# [SELECTED TEXT]
Keywords: Robotic manipulation, Visuo-tactile sensing, Machine learning, Binary classification
Introduction
The first robotic manipulator was constructed in the 1960s. In earlier days, robotic manipulation consisted of carefully prescribed movements that a robot would execute with no ability to adapt to a changing environment. For example, in early factory settings, robot arms followed predetermined trajectories and assumed that objects would always appear at the same place. From the 1990s onwards, researchers aimed to increase the robustness of object manipulation at all levels.
Now, robots can automatically generate movement sequences, drawing on artificial intelligence and automated reasoning. They can handle errors and uncertainty in sensing at runtime, can adapt their trajectory to retrieve objects at different locations, and are skilled in picking up and manipulating objects in repetitive and familiar settings.
To enable multi-purpose manipulation, roboticists are designing human-like hands capable of using tools. Learning to manipulate in a real-world setting is expensive, time-consuming and laborious. So, researchers use a simulation environment. However, simulators are not yet advanced to simulate realistic robot environments. As a result, there is a pursue of two different roads in which:
- The robots are made to pick up skills by observing humans perform complex manipulation tasks.
- Researchers construct databases of real object manipulation, with the goal to better inform the simulators and generate examples that are as realistic as possible. Robotic manipulation is still a poor proxy for human dexterity. To date, no robot can easily hand wash dishes, button a shirt or peel a potato. Robots can only adapt to some variations in the object properties. For example, they cannot take out the right key from a bunch of keys. Thus, unlike industrial robots that can operate with certainty about their tasks and surroundings, robots designed for homes and other unstructured environments must be able to cope with large imprecision in their knowledge of the surrounding environment such as clutter, occlusions, variable lighting conditions and never seen objects. As a result, the sensors used in the making of the robot (tactile, visuo-tactile and visual sensors) are becoming more advanced and the roboticists are testing the algorithm in simulation.

# [MATERIAL PROVIDED]
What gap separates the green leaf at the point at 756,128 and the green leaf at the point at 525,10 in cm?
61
* * *
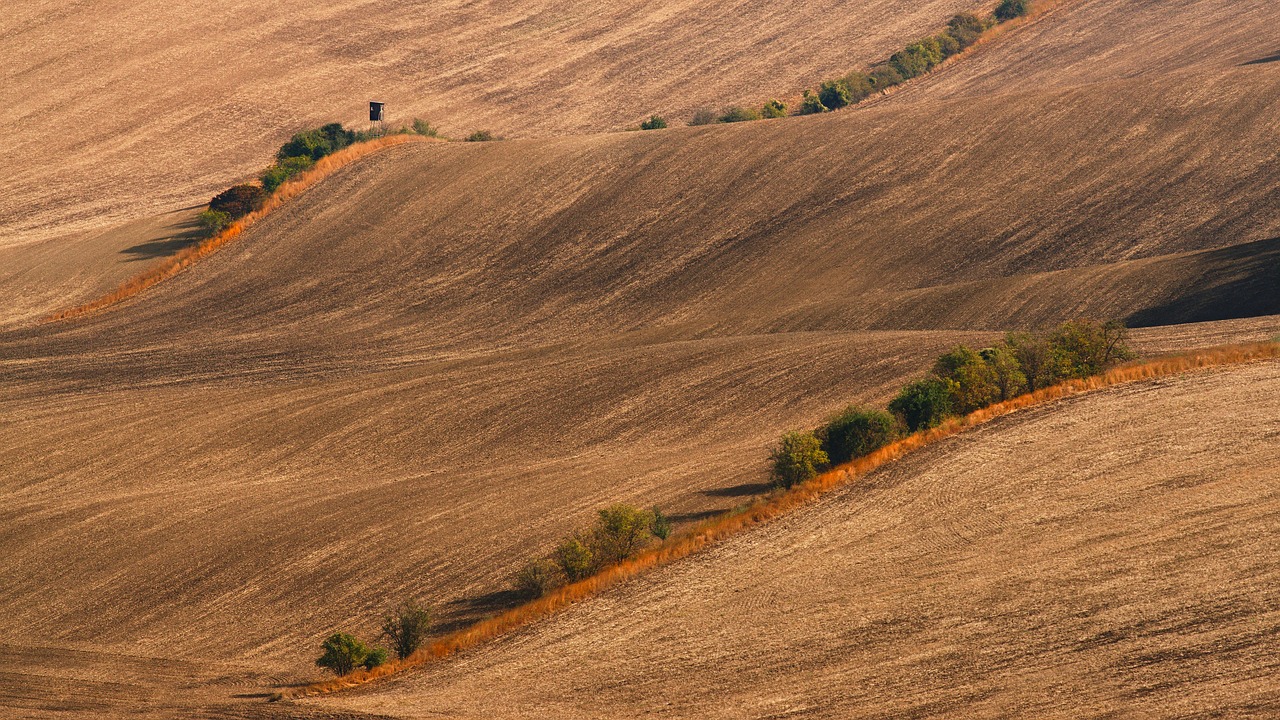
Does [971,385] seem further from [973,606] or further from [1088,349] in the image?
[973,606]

# [WHAT TO WORK ON]
A. When was the first robotic manipulator constructed, according to the text on robotic manipulation?
B. Continue the text on robotic manipulation from where it stops.

# [EXPECTED RESPONSES]
A. In the 1960s.

B.
Although, recent approaches to tactile sensing include a camera that captures the deformations of a reflective
soft surface as it contacts the world. However, light from the external world does not reach the camera due to the sensor’s skin opacity, preventing its use as a traditional vision sensor. Thus, we augment the approach of novel Visio-tactile sensors.
Visio- tactile sensors convert signals of the contact deformation into images obtaining a close-up 3D view of the location where manipulation contacts occur can be challenging, particularly in confined spaces and cluttered environments. A vision-based approach is practical as it is easier to manufacture such sensors with adjustments to the robots. The soft bubble sensor addresses the need of flexibility as it can work on a large range of free-form membrane shapes and can withstand rough treatment. The fabrication process is simple, the soft bubble sensor is lightweight, and its components are easily replaced. Thus, making it a suitable sensor for low-cost, low-payload robots.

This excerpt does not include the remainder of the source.